> Requirement 1:
According to the opinion piece on foreign military aid, how much aid goes to Israel each year?

> Text excerpt:
+++

The recent post by John Glaser began in a manner that gave me hope. He seemed to be prepared to focus clearly on issues of foreign policy or strategic choices, without resort to the ill-informed judgments that plague discussions on the tragic conflict we are now witnessing. That hope evaporated instantly when I read his fourth paragraph. Said judgments then followed thick and fast. Too bad.
I would like to try and deal with this tangled web of legitimate concerns and ugly mischaracterizations by first stipulating some points on which we might find substantial agreement, or at least recognition that more than one opinion is legitimate given the uncertainties involved.
I imagine all libertarians agree that foreign military aid ought to be ended. This includes the annual $3 billion to Israel and the $6 billion to its enemies and neighbors, and it includes as well the $1 billion plus that makes its way to the Palestinian politicians through the permanent UN agency created for the Palestinians 65 years ago, UNRWA (about which I shall have more to say). So, yes let’s pull the money from Israel, but let’s pull it from everyone else as well, and let’s not pretend that this funding occurs in a vacuum. Mr. Glaser talks about this funding of other countries in the region in a different context, but I assume he agrees in principle.
Having said this, there is always the practical question of how you get from here to there. Are we to remain silent on how this is to be done or do we have an opinion on whose funding we should cut first? Presumably, my readers will identify a first-best solution as the cutting of all such aid at once. I agree. But this is not likely to happen. So, in its absence, is it to be taken for granted that we should support cutting Israel’s funding and not the other’s, on the premise that any cut is better than none? We should not pretend it does not make a difference. If it is true, as I firmly believe that Israel (i.e. the Israelis) faces a real existential threat, then to pull her military support without pulling those of her enemies and would-be killers, would be to risk indirectly precipitating a genocide. I would argue strongly that doing it the other way round (cutting aid to Israel’s opponents first) would more likely bring a deescalating of hostilities.
I expect we will disagree about this. But it is not a disagreement about principle, it is a disagreement about the correct strategy to take in pursuit of principle in an imperfect world. Absent the immediate cessation of foreign military aid, what half-measures should we support if any? Let’s not be self-righteous about this; this kind of choice cannot be avoided. (I put aside the observation that if the U.S. got out of the business entirely, the enemies of Israel would find other sponsors to fill the gap. It is probably true, but acting on this line of thinking that leads down the black hole of we are now in. I trust Israel will be able to fend for itself).

+++

> Input material:
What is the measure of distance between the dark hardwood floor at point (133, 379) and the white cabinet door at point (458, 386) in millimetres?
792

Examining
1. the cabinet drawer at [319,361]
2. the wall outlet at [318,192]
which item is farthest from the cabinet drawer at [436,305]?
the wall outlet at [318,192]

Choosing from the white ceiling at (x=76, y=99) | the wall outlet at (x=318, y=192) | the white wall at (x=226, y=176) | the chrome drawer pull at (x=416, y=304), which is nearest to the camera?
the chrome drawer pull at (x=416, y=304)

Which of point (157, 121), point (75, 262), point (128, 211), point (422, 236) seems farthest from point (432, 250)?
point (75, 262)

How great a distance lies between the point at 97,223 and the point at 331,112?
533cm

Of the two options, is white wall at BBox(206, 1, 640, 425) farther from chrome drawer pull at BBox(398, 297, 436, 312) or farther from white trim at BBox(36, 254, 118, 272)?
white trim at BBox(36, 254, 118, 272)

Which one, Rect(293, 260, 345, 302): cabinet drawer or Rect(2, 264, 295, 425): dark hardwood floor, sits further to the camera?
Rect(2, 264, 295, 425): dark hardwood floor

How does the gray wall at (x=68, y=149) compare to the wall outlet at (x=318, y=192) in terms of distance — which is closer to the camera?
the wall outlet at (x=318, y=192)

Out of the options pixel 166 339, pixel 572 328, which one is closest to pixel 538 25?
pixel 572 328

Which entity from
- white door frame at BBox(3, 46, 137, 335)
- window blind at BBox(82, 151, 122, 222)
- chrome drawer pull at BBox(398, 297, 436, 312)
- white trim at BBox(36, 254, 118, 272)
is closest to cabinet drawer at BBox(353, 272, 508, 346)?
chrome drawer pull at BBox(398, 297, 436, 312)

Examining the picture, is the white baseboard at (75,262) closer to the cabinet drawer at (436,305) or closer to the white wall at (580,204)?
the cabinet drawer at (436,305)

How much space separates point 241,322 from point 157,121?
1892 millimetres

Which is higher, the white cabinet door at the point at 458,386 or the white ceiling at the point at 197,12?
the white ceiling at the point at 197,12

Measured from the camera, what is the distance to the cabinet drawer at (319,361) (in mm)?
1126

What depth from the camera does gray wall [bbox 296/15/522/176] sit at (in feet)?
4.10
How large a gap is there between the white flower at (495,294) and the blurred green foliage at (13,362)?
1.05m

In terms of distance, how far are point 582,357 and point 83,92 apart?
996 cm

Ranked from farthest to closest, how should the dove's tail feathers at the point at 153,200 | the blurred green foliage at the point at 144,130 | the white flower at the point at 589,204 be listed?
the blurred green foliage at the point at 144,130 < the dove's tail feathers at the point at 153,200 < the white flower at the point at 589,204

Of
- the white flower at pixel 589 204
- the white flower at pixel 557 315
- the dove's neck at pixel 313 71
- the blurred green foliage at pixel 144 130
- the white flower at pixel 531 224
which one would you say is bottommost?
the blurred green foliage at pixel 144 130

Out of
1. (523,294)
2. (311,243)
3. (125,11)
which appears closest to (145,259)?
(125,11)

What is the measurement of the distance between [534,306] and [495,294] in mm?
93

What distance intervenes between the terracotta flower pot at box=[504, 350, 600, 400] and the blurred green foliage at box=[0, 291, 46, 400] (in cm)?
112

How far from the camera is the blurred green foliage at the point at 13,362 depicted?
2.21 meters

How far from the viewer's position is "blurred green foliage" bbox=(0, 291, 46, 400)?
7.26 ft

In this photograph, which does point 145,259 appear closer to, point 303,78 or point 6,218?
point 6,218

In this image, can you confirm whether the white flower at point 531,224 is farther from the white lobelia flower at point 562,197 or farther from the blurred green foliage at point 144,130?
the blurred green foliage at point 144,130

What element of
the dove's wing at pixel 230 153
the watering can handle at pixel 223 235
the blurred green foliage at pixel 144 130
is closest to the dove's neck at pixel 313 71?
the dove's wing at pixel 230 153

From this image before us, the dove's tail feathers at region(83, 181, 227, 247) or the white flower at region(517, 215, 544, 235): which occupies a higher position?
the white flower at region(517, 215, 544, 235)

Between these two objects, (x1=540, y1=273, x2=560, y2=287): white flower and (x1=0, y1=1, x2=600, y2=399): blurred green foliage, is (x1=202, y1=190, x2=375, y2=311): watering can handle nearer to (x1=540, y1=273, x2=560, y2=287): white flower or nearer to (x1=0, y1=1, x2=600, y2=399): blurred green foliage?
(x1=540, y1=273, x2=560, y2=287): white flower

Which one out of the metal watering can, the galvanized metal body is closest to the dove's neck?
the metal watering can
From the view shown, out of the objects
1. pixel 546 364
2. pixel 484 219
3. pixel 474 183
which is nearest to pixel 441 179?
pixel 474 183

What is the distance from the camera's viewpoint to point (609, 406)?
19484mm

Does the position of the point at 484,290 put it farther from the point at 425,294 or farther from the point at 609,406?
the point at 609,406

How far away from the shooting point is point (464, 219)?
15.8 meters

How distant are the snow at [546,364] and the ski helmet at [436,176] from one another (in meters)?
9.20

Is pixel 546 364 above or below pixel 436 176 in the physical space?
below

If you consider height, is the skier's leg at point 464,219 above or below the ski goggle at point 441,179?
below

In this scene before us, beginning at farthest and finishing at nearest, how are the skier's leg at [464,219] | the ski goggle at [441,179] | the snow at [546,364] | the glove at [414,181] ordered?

+++

> Requirement 2:
Count the lines in the records that contain the string "pull". Reply with the number only.

> Solution 1:
$3 billion

> Solution 2:
5